Given text ->
====

This study aims to accomplish the above by leveraging DXA body composition data available in a diverse sample of 14,850 participants (7,333 female) aged 20 to 85 years through the National Health and Nutrition Examination Survey (NHANES). Specifically, the objectives were 1) to characterize associations between ALMI and FMI within age, sex, and race/ethnic groups, 2) to establish new sex- and race- specific definitions for low ALMI adjusted for the confounding effects of FMI (ALMI_FMI) compared to normal young adults (T-Scores) and within age groups (Z- Scores), 3) to determine how adjustment for FMI impacts the classification of individuals as having low ALMI and sarcopenia, and 4) to illustrate the utility of fat-adjusted measures of ALMI in an at risk group. Our overall goal was to provide investigators and clinicians with practical tools to generate sex and race-specific T and Z-scores for ALMI with adjustment for FMI.

Methods

Development of Fat-Adjusted Measures of Appendicular Lean Mass Index

This study utilized whole-body DXA data from 1999–2006 NHANES in adults ≥ 20 years of age [12]. NHANES is an annual survey conducted by the National Center for Health Statistics (NCHS) that uses a complex, multistage probability sampling method including oversampling of non-Hispanic blacks, Mexican Americans, and low-income whites. The survey included a household interview and a detailed examination in mobile examination centers. Approval for NHANES 1999–2006 was obtained from the NCHS Institutional Review Board (IRB); a waiver of IRB oversight was obtained from the Research Subjects Review Board at the University of Rochester.

Whole-body DXA scans were obtained using a Hologic QDR 4500A fan beam densitometer (Hologic, Inc. Bedford, MA) in eligible participants. All DXA scans were reviewed and analyzed by the University of California, San Francisco, Radiology department using Hologic Discovery Software, version 12.1. Exclusion criteria included pregnancy, weight >300 pounds (136 kg), height >77 inches (195 cm), recent nuclear medicine scan or exposure to radioactive contrast. Multiple imputation of missing data was performed by the NCHS to address the potential biases of nonrandom missing DXA data. Full details of the methods and rationale for multiple imputation are described elsewhere [13].

====

Dataset records ->
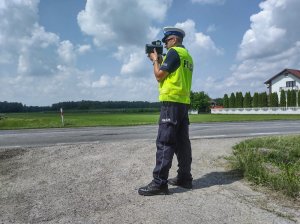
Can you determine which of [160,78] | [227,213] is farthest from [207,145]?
[227,213]

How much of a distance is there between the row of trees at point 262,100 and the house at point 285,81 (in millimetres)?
8412

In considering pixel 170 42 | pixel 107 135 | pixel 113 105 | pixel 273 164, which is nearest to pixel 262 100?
pixel 113 105

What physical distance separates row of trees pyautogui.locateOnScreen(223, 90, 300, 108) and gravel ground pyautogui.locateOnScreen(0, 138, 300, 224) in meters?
57.9

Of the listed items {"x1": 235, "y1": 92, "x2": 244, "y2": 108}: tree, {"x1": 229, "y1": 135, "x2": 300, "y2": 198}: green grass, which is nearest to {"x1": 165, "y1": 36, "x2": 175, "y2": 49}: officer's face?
{"x1": 229, "y1": 135, "x2": 300, "y2": 198}: green grass

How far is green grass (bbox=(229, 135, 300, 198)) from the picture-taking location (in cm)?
424

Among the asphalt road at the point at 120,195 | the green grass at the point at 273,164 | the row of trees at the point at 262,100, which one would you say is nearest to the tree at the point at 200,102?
the row of trees at the point at 262,100

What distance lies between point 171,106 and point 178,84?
Answer: 282mm

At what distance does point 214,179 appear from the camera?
4.96 m

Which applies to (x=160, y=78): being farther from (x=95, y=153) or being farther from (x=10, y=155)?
(x=10, y=155)

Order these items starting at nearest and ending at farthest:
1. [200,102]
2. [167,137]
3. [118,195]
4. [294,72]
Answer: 1. [118,195]
2. [167,137]
3. [294,72]
4. [200,102]

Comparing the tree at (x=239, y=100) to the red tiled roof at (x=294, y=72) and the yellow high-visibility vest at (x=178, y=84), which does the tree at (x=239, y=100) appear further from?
the yellow high-visibility vest at (x=178, y=84)

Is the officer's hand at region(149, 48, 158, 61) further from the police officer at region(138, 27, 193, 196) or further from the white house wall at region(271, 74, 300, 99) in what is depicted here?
the white house wall at region(271, 74, 300, 99)

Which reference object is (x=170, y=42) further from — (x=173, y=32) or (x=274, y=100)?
(x=274, y=100)

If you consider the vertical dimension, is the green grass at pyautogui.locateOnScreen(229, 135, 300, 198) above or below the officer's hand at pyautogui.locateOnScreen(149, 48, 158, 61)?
below
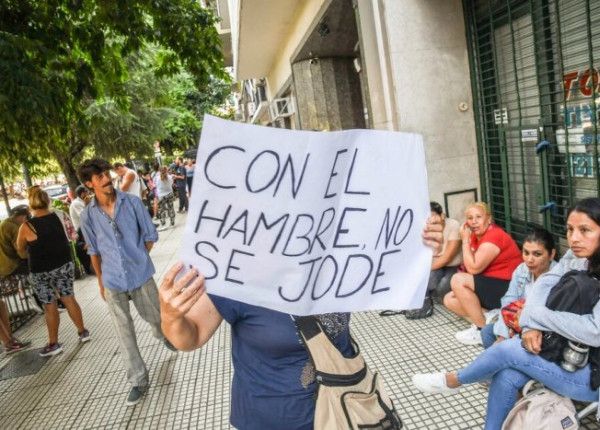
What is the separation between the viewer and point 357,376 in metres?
1.66

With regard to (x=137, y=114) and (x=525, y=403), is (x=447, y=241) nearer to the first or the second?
(x=525, y=403)

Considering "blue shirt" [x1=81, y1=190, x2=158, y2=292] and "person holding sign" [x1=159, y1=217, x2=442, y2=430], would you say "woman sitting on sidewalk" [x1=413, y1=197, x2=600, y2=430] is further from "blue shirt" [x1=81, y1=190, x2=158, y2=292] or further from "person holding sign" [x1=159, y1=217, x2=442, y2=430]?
"blue shirt" [x1=81, y1=190, x2=158, y2=292]

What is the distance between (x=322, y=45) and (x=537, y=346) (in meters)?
7.86

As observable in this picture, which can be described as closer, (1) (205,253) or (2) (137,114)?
(1) (205,253)

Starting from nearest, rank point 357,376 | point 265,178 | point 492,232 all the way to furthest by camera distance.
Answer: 1. point 265,178
2. point 357,376
3. point 492,232

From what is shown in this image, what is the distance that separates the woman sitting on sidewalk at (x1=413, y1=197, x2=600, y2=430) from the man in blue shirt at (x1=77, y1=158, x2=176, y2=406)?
8.49ft

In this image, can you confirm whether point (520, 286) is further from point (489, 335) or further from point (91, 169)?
point (91, 169)

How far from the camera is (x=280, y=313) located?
63.2 inches

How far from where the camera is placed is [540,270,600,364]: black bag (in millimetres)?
2229

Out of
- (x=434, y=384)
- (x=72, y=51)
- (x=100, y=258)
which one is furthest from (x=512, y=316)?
(x=72, y=51)

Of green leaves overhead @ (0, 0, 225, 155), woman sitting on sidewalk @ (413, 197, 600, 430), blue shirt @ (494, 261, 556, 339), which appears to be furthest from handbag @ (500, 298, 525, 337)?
green leaves overhead @ (0, 0, 225, 155)

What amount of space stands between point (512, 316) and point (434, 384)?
655 millimetres

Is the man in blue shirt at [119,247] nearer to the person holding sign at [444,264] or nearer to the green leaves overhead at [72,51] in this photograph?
the green leaves overhead at [72,51]

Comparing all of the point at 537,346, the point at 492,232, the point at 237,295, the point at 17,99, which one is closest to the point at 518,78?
the point at 492,232
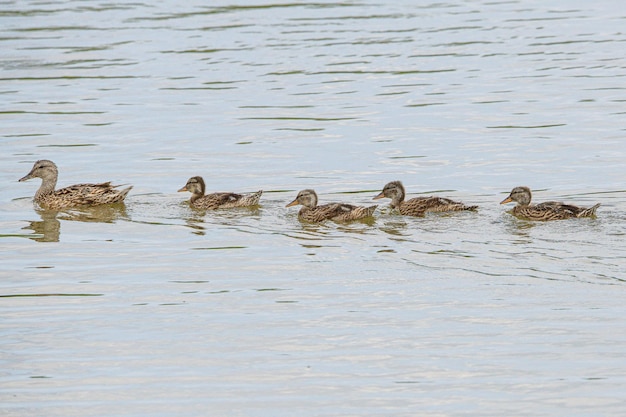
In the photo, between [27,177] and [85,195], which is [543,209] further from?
[27,177]

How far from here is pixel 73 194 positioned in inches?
643

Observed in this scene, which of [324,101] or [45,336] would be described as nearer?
[45,336]

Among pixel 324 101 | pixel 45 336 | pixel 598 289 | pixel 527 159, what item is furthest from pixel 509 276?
pixel 324 101

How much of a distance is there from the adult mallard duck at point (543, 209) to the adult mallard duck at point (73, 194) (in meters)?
4.56

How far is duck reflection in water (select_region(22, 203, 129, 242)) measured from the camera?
49.6ft

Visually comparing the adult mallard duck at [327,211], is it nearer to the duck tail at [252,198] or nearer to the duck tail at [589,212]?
the duck tail at [252,198]

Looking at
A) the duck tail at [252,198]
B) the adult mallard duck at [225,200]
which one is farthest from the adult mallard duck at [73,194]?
the duck tail at [252,198]

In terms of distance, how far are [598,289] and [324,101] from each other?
11787 mm

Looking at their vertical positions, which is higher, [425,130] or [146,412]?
[425,130]

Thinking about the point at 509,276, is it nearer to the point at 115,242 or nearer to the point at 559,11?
the point at 115,242

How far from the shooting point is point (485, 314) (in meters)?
10.9

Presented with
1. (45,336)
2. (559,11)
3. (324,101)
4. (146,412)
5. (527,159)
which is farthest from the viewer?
(559,11)

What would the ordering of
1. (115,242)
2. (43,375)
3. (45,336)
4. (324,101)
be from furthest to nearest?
(324,101) → (115,242) → (45,336) → (43,375)

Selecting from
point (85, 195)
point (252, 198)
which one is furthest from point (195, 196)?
point (85, 195)
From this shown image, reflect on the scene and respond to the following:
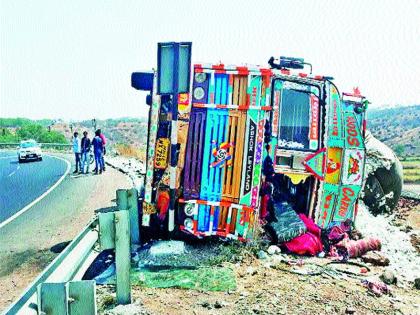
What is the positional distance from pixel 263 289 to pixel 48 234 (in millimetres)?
4698

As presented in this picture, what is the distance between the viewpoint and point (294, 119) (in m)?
6.20

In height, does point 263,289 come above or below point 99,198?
above

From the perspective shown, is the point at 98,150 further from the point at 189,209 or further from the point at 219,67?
the point at 219,67

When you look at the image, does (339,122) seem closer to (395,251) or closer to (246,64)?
(246,64)

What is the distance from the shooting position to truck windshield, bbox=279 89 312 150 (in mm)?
6117

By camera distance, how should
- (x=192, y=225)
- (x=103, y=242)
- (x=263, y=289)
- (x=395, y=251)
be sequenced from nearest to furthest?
(x=103, y=242)
(x=263, y=289)
(x=192, y=225)
(x=395, y=251)

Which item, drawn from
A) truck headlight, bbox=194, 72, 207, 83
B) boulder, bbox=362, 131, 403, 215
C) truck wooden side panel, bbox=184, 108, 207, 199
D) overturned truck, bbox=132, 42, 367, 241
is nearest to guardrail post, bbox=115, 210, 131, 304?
overturned truck, bbox=132, 42, 367, 241

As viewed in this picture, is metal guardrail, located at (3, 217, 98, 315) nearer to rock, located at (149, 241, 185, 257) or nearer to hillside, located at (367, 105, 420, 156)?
rock, located at (149, 241, 185, 257)

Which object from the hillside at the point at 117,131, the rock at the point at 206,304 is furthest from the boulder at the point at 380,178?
the hillside at the point at 117,131

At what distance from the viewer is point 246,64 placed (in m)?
5.93

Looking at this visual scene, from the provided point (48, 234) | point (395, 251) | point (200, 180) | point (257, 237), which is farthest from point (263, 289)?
point (48, 234)

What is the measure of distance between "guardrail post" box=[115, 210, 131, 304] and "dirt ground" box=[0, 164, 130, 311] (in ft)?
5.46

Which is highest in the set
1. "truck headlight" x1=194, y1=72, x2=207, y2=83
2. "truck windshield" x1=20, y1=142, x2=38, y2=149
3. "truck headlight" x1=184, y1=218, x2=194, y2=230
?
"truck headlight" x1=194, y1=72, x2=207, y2=83

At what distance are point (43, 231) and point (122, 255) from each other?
4816 mm
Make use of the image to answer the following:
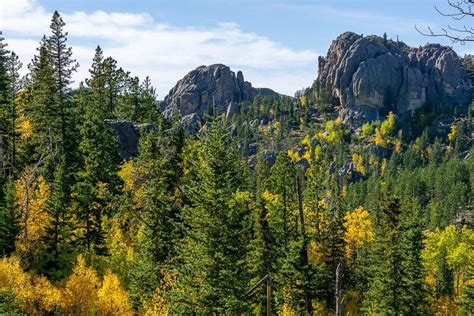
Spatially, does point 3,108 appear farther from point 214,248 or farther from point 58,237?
point 214,248

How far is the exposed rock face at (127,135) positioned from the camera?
196 ft

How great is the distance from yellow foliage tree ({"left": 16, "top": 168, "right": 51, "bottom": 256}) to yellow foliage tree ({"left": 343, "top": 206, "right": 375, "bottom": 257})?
32015 millimetres

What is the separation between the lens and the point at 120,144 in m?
59.2

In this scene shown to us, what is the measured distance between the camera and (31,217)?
36.8 metres

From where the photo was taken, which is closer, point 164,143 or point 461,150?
point 164,143

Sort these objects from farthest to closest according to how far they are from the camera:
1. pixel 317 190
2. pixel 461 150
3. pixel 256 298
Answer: pixel 461 150, pixel 317 190, pixel 256 298

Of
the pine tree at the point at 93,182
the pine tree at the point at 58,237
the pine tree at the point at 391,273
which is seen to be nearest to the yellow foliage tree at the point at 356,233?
the pine tree at the point at 391,273

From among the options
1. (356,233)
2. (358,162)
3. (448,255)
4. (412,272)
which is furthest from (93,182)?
(358,162)

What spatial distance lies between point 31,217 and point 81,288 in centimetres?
696

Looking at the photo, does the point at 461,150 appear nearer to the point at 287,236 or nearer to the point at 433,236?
the point at 433,236

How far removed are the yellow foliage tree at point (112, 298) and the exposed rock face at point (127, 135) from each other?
26.3m

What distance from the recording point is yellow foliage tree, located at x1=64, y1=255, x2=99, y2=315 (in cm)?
3500

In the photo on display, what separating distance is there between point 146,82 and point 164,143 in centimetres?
3093

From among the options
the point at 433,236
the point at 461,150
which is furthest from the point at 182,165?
the point at 461,150
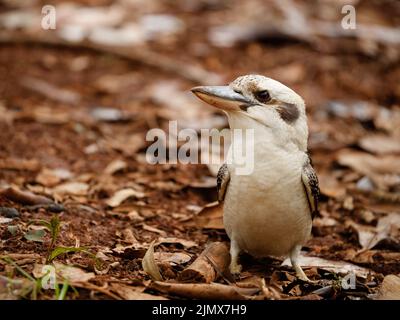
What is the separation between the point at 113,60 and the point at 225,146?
3212 mm

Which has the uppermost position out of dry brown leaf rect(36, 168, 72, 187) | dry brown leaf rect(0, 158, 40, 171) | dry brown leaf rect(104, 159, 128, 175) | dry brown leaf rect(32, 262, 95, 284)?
dry brown leaf rect(0, 158, 40, 171)

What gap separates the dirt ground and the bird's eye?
3.98 feet

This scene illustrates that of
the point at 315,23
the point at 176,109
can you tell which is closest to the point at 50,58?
the point at 176,109

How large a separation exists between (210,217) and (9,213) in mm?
1728

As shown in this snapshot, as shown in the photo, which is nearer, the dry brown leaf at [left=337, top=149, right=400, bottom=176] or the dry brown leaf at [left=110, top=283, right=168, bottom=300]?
the dry brown leaf at [left=110, top=283, right=168, bottom=300]

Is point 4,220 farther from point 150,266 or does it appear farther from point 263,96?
point 263,96

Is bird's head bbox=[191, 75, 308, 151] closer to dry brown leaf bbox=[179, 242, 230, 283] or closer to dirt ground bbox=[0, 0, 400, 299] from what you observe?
dry brown leaf bbox=[179, 242, 230, 283]

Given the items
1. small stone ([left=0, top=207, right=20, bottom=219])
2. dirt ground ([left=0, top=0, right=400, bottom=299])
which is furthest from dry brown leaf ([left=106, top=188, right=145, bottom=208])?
small stone ([left=0, top=207, right=20, bottom=219])

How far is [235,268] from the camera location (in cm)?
475

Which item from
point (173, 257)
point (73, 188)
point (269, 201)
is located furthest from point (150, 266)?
point (73, 188)

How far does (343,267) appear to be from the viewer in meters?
5.08

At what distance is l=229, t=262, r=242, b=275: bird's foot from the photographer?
15.4 feet
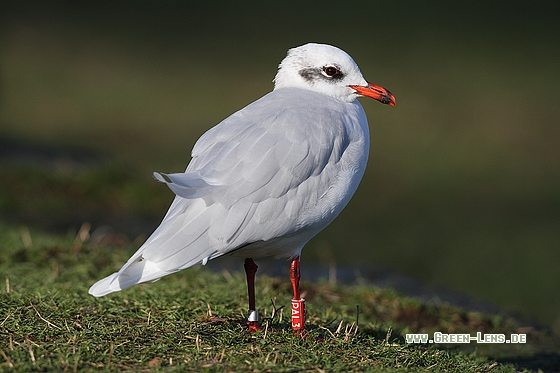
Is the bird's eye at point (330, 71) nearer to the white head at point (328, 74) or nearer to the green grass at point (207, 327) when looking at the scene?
the white head at point (328, 74)

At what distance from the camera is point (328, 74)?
5.07m

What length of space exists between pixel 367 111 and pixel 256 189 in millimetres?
13071

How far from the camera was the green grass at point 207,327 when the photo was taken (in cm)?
383

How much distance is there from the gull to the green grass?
0.27 meters

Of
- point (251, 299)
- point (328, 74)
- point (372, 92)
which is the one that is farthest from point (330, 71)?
point (251, 299)

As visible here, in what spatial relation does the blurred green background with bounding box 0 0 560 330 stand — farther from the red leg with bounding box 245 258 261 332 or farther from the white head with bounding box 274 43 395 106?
the red leg with bounding box 245 258 261 332

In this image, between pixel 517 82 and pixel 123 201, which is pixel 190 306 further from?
pixel 517 82

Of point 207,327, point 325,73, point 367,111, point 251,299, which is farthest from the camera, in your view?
point 367,111

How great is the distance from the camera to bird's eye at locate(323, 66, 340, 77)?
507cm

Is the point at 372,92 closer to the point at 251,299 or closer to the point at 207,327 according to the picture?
the point at 251,299

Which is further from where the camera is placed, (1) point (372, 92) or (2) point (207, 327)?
(1) point (372, 92)

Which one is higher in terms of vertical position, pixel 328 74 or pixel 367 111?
pixel 367 111

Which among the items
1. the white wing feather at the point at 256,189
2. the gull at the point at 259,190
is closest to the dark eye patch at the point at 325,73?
the gull at the point at 259,190

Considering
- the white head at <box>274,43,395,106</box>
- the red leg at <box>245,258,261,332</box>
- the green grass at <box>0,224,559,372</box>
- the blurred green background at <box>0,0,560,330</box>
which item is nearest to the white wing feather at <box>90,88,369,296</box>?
the red leg at <box>245,258,261,332</box>
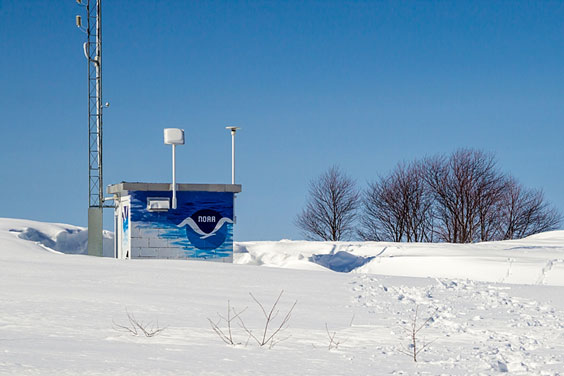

====

Things to do ->
1. Reproduce everything in the DXA study text from "Development of Fat-Adjusted" down to "University of Rochester.".
2. In the DXA study text, which densitometer was used to obtain the whole-body DXA scans?
3. Continue the DXA study text from the point where it stops.
The lines above come from a source unrelated to the DXA study text.

Answers provided ->
1.
Development of Fat-Adjusted Measures of Appendicular Lean Mass Index

This study utilized whole-body DXA data from 1999–2006 NHANES in adults ≥ 20 years of age [12]. NHANES is an annual survey conducted by the National Center for Health Statistics (NCHS) that uses a complex, multistage probability sampling method including oversampling of non-Hispanic blacks, Mexican Americans, and low-income whites. The survey included a household interview and a detailed examination in mobile examination centers. Approval for NHANES 1999–2006 was obtained from the NCHS Institutional Review Board (IRB); a waiver of IRB oversight was obtained from the Research Subjects Review Board at the University of Rochester.

2. A Hologic QDR 4500A fan beam densitometer.

3.
Age was calculated in months as reported at the time of examination. US Census Bureau classifications for race and ethnicity were ascertained by participant self-report. Height (cm) was obtained by using standard procedures using a fixed stadiometer. FMI and ALMI (kg/m²) were calculated from DXA-measured body-composition data, excluding bone mineral content. A prior multicenter analysis of DXA body composition data showed an overestimation of lean body mass and underestimation of fat mass by Hologic QDR 4500A fan-beam densitometers [14]. Accordingly, NHANES DXA body-composition data for fat mass and lean body mass were adjusted by the NCHS such that lean body mass was decreased by 5% and fat mass increased by an equivalent amount (kg) to maintain total body mass.

Sub-Study of Correlation of Body Composition Measures with Physical Function

Fat-adjusted ALMI Z-Scores were evaluated in a cohort of 111 subjects with rheumatoid arthritis (RA) from the University of Pennsylvania and the Philadelphia Veterans Affairs Medical Center. Details of this study population and study methods have been described.[15, 16] This RA cohort was developed to evaluate alterations in body composition and bone structure in patients with RA. Subjects consisted of individuals with RA, ages 18–70 years, who met 2010 American College of Rheumatology criteria. Whole-body DXA scans were obtained using an Hologic densitometer (Delphi Systems, Hologic, Inc., Bedford, MA). The NHANES Body Composition Assessment (BCA) calibration was applied to adjust for systematic over- and under- estimation of body composition measures using DXA [14], as described above. Disability was measured using the Health Assessment Questionnaire [17], a well-validated measure of disability utilized for clinical trials in RA. The score ranges from 0–3 with higher scores representing greater disability and functional impairment. Physical functioning was also assessed using the Short Physical Performance Battery (SPPB). The SPPB is a widely used and simple test to measure lower extremity function through observed completion of tasks that mimic daily actions. Specifically it examines an individual’s performance with regard to static balance, gait speed, and timed chair-raises [18]; each component is scored between 0–4 for a total of 12 possible points with higher scores indicating better physical function.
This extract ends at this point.